Be very afraid of this type of Chinese stock
August 30, 2010
– Comments (6) |
RELATED TICKERS: CGA
, FEED
, SPU
In the past here on my blog have discussed I have wondered aloud if any high quality Chinese companies are essentially babies that have been thrown out with the proverbial bath water by investors who are afraid of all of the scams and funny business that been uncovered at many companies from the country.
See Post: Have any Chinese babies been thrown out with the fraudulent bath water?
The multiples to sales, earnings, etc... for many small Chiese companies look almost too good to be true. Perhaps it's because they're not. As mind-boggling as some of the metrics for these companies are, I just can't bring myself to purchase any in real life. Heck, I haven't even touched many here in CAPS.
This week's Barron's contains a great article on just how dangerous investing in small Chinese companies, specifically ones that have been brought public in the United States via a type of transaction called a reverse merger.
The list of companies that have gone public in the U.S. is long and probably very familiar to people who read a lot about investing.

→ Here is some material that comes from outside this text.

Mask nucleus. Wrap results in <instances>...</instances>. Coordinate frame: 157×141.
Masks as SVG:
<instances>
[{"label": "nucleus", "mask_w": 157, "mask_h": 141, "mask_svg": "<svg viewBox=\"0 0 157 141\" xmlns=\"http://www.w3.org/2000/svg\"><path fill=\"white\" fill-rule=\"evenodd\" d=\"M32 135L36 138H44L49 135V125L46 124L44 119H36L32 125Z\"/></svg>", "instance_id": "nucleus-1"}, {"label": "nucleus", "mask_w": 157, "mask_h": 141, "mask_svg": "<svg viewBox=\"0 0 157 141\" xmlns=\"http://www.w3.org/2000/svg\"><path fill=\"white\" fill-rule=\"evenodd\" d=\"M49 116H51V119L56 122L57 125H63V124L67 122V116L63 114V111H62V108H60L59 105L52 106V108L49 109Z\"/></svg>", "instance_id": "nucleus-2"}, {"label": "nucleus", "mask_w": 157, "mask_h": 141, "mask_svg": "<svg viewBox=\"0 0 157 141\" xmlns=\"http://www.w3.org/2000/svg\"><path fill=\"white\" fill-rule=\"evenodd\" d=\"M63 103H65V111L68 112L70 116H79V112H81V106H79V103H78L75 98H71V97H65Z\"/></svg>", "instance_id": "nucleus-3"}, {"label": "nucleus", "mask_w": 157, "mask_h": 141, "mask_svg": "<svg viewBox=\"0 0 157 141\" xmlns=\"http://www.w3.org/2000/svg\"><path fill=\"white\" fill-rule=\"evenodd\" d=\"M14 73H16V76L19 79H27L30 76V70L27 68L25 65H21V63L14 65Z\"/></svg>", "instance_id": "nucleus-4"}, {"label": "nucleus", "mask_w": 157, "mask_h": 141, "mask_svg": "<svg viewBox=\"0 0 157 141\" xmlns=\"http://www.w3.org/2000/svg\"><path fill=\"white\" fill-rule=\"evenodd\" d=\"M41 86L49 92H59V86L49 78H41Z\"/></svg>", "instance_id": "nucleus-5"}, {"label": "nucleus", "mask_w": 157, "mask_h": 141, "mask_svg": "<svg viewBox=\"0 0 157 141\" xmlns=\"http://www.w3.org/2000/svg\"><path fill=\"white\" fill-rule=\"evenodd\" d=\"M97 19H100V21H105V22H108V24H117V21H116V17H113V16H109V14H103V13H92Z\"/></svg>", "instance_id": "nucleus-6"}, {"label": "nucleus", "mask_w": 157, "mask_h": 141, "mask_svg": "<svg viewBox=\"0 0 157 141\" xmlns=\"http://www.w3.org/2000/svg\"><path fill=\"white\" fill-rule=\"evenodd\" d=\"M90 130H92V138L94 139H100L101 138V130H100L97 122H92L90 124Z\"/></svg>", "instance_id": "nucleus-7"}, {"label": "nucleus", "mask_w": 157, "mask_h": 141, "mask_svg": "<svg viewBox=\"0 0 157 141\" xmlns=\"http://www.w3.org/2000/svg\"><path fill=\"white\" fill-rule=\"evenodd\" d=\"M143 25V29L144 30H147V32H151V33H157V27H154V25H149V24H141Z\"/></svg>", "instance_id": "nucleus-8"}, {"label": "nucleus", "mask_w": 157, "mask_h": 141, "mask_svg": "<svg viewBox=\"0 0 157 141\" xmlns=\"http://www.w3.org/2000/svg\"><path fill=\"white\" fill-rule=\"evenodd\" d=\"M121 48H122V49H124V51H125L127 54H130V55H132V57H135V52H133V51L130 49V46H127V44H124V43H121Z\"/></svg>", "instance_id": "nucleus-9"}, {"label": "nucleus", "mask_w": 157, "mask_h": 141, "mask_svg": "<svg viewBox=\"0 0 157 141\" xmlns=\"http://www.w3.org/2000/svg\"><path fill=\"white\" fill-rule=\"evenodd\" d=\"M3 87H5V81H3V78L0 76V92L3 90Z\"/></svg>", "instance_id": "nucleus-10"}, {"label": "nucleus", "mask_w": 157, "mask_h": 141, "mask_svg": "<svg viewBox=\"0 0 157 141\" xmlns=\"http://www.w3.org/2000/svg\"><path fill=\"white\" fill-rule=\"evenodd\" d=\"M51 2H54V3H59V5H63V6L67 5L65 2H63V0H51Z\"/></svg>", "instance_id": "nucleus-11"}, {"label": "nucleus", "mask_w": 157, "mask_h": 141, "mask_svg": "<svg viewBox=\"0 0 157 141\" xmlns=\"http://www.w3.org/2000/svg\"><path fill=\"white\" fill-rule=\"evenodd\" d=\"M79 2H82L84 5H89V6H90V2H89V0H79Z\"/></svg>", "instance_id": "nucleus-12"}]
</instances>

It includes companies like China Green Agriculture (CGA), China Integrated Energy (CBEH), Gulf Resources (GFRE), Orient Paper (ONP), AgFeed Industries (FEED), Deer Consumer Products (DEER), CleanTech Innovations (EVCP), SkyPeople Fruit Juice (SPU), China Natural Gas (CHNG), and RINO International (RINO).
Investors should be particularly wary of stocks that have been brought to the U.S. market by Roth Capital, Barry Kitt, or Colusion IR. Companies that are associated with these three firms have particularly bad track records.
There's a whole lot of shadiness going on this these stocks. I'm not saying that some of them aren't legit and won't do well in the long-run, some probably will be big winners. However enough of them are probably scams to cause me to steer clear of the entire sector.